A raíz de la censura al documental Sueños al Pairo, retirado de la programación de la Muestra Joven de cine, se destapó el dato de que el cantautor Silvio Rodríguez había participado en el mitin de repudio que se perpetró contra el también trovador Mike Porcel en los convulsos días del éxodo del Mariel en 1980.
No fue necesario que la revolución se viniera abajo para que el icono se hiciera pedazos. Bastó con que el necio revelara que no logró indefinirse escabullendo el cuerpo. Ha sido suficiente su confesión de que no pudo percatarse entonces de que lo estaban convidando a tanta mierda.
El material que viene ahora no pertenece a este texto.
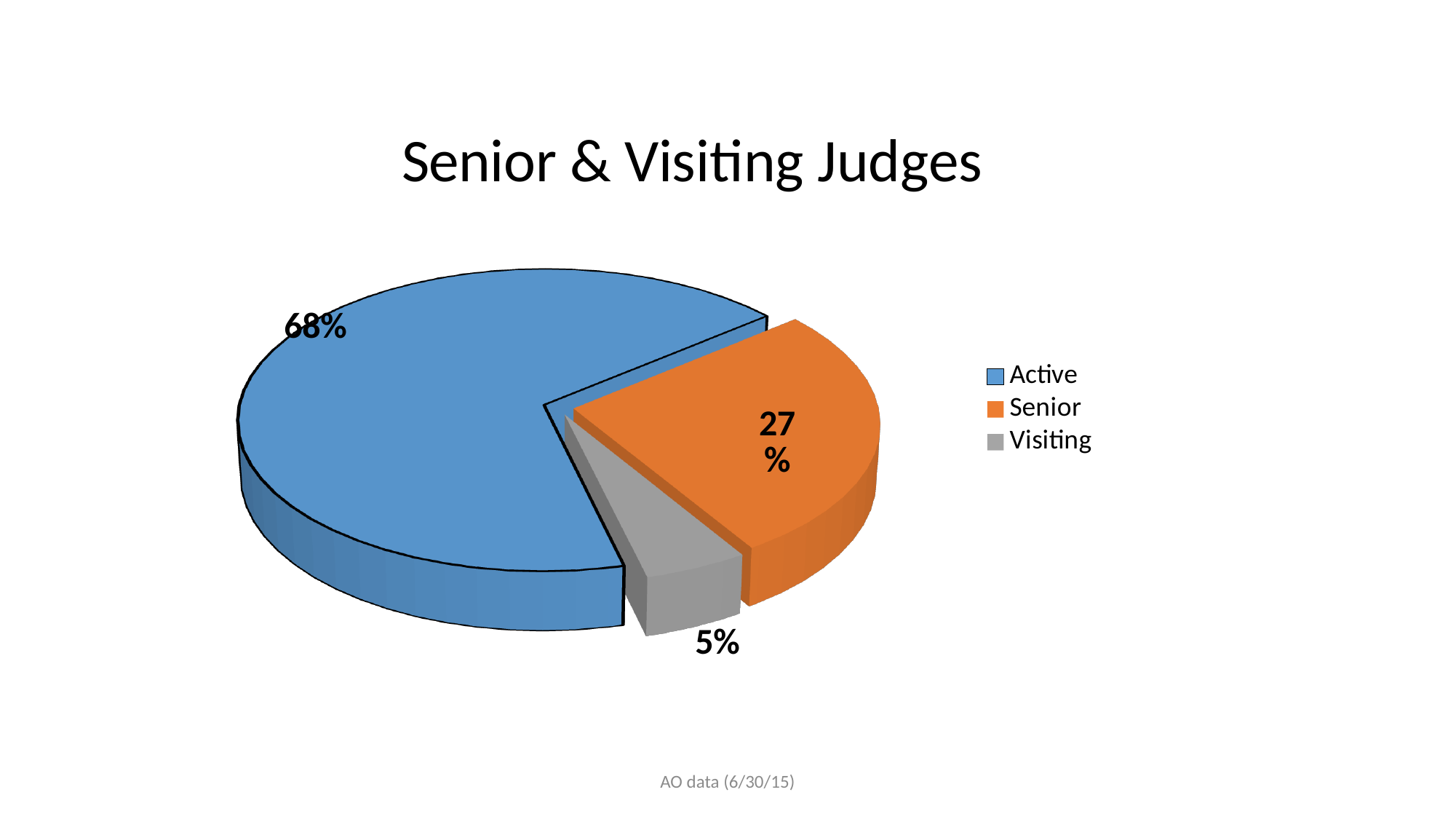
What kind of chart is shown on the slide? Pie chart What share of the pie does the Senior slice represent? 27% Which category has the largest slice of the pie? Active What share of the pie does the Active slice represent? 68% What colour is the Senior slice in the pie chart? Orange What is the difference in percentage points between the Active and Senior slices? 41 Which category has the smallest slice of the pie? Visiting How many categories are shown in the pie chart? 3 What is the difference in percentage points between the Senior and Visiting slices? 22 What share of the pie does the Visiting slice represent? 5% Which slice is larger, Senior or Visiting? Senior What is the title of the chart? Senior & Visiting Judges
Para limpiarse de la culpa sin pasar por la (para él) humillante petición de disculpas, se ha limitado a explicar que solo susurró algo frente a la puerta de su víctima. La misma que otros intentaron derribar a patadas.
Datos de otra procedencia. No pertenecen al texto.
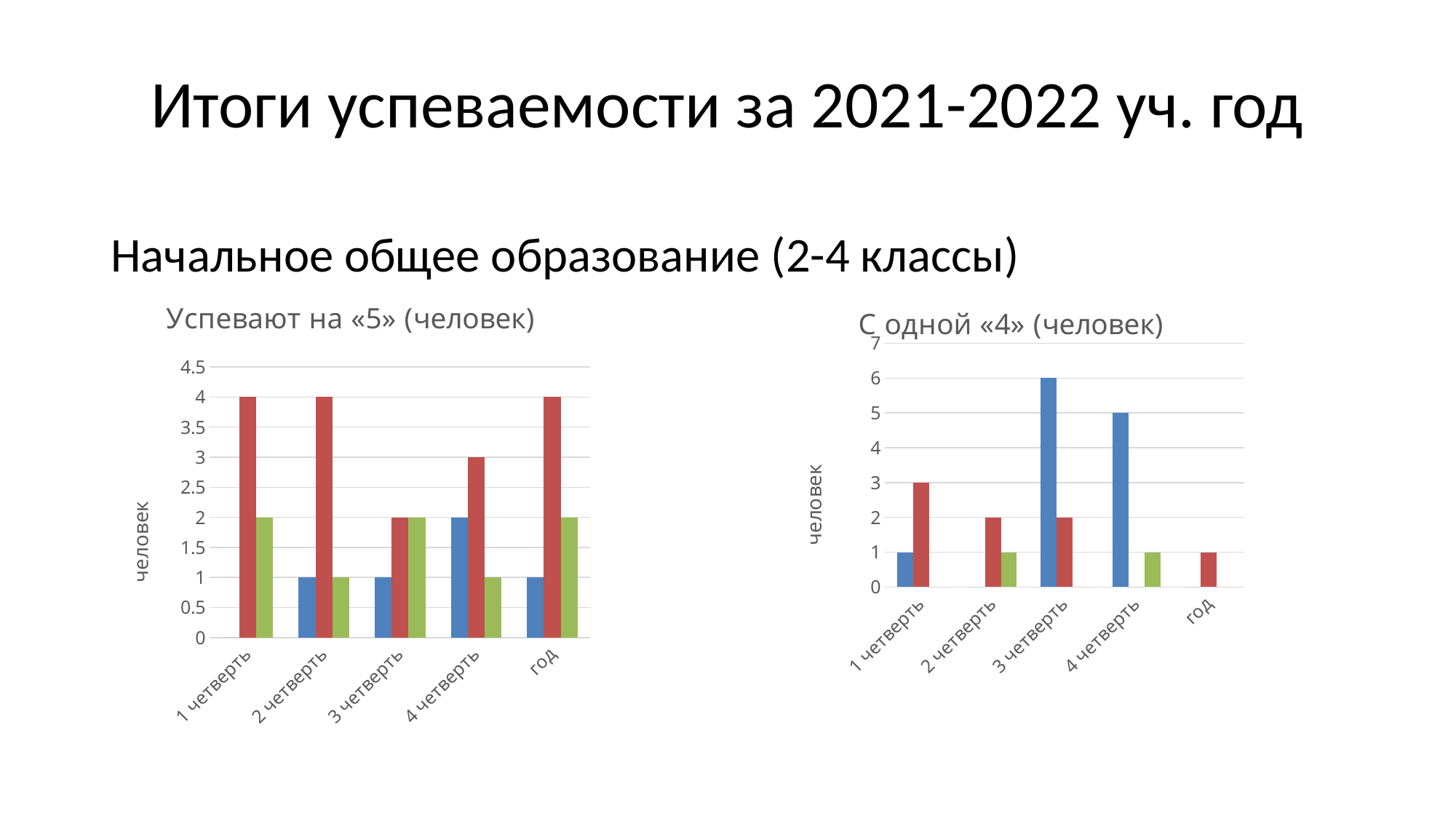
In the chart titled «Успевают на «5» (человек)», which category has the lowest red bar? 3 четверть In the chart titled «Успевают на «5» (человек)», what is the difference between the red bar and the green bar for год? 2 In the chart titled «С одной «4» (человек)», what is the value of the red bar for 1 четверть? 3 In the chart titled «Успевают на «5» (человек)», what is the value of the blue bar for 4 четверть? 2 In the chart titled «Успевают на «5» (человек)», how many categories are shown on the x axis? 5 In the chart titled «Успевают на «5» (человек)», what is the value of the green bar for 3 четверть? 2 In the chart titled «С одной «4» (человек)», which is larger for 4 четверть: the blue bar or the green bar? the blue bar In the chart titled «С одной «4» (человек)», what is the value of the blue bar for 3 четверть? 6 In the chart titled «С одной «4» (человек)», which category has the highest blue bar? 3 четверть What is the label of the vertical axis on the chart titled «Успевают на «5» (человек)»? человек What type of chart is the chart titled «С одной «4» (человек)»? bar chart In the chart titled «Успевают на «5» (человек)», what is the value of the red bar for 1 четверть? 4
Cuarenta años después, el artista Luis Manuel Otero Alcántara aguarda en la cárcel un juicio en el que se le puede condenar de dos hasta cinco años de prisión por un supuesto delito de daño a la propiedad y por ultrajar los símbolos patrios. Salvo contadas y honrosas excepciones, los artistas plásticos han guardado un lamentable silencio, a pesar de que saben perfectamente que las imputaciones que le hacen solo son una forma de ocultar la rebeldía del artista frente a los atropellos del poder, sustantivados en el decreto 349. Un viceministro ha tenido el cinismo de aclarar que Luisma, como le decimos sus amigos, no está encausado por el infausto decreto, sino por otras contravenciones.
En muy breve tiempo unos individuos decidirán si el artista tenía derecho a correr con la bandera de su país en una calle o si deberá pagar semejante atrevimiento con la cárcel. Son personas que tienen nombres y apellidos, madres, hijos, amigos. Probablemente hasta tengan creencias religiosas y se verán en el dilema de elegir entre temer más a las consecuencias terrenales que a las divinas. Se preocuparán más por lo que ocurra esta semana o este mes que por lo que pueda depararles un futuro sin fecha previsible.
Esta vez no será necesario el transcurrir de otros cuarenta años para develar el crimen, ni será posible enmascarar con un susurro la sentencia que dicten los verdugos. El volumen de la voz, por bajo que sea, no aminora el peso de la condena, ni la culpa de quien injustamente la imponga.
Tampoco tendrá valor susurrar clemencia a las puertas del poder.